** Opening RECORDS TO PROCESS block **

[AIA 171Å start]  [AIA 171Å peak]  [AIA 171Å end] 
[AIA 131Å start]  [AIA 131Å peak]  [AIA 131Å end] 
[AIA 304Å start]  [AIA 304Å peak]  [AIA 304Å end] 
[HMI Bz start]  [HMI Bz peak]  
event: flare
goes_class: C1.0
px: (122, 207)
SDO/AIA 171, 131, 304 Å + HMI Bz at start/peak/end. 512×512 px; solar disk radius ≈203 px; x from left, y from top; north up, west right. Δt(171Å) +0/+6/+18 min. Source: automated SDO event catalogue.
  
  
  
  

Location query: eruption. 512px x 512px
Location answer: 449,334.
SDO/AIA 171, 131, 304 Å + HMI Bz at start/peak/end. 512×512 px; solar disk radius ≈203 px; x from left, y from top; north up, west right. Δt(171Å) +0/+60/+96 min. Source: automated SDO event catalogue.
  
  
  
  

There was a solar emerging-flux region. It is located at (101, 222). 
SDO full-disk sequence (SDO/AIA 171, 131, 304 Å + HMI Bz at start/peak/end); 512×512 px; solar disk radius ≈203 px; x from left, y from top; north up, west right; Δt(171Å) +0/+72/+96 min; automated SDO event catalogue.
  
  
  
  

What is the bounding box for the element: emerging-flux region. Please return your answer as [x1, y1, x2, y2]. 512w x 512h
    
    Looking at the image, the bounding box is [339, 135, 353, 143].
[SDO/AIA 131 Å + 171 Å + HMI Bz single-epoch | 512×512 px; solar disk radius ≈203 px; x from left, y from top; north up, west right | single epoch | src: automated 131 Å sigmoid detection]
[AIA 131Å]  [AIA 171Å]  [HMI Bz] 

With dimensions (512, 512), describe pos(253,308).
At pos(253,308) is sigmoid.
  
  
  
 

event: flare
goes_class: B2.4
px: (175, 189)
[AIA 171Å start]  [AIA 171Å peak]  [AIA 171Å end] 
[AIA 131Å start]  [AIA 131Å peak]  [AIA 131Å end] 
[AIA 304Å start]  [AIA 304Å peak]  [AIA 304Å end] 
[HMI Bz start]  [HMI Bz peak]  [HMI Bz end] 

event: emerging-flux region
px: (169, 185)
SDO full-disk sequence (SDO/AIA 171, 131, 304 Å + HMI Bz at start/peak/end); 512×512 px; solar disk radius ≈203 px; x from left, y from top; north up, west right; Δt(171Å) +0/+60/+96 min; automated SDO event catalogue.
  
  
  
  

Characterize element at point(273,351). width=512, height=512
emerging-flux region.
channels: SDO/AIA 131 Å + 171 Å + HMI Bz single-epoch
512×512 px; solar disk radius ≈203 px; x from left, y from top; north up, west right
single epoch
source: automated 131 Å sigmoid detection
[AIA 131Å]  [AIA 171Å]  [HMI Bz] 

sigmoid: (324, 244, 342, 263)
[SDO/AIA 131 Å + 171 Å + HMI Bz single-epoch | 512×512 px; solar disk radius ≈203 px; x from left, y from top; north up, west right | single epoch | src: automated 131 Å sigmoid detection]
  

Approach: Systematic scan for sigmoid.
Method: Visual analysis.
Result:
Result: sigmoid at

** Closing RECORDS TO PROCESS block **

» **EXERCISE GOAL**: Go through the entries above and count the lines holding the word "answer"; write nothing but the number.

» **SOLUTION FOR THIS PROBLEM**: 2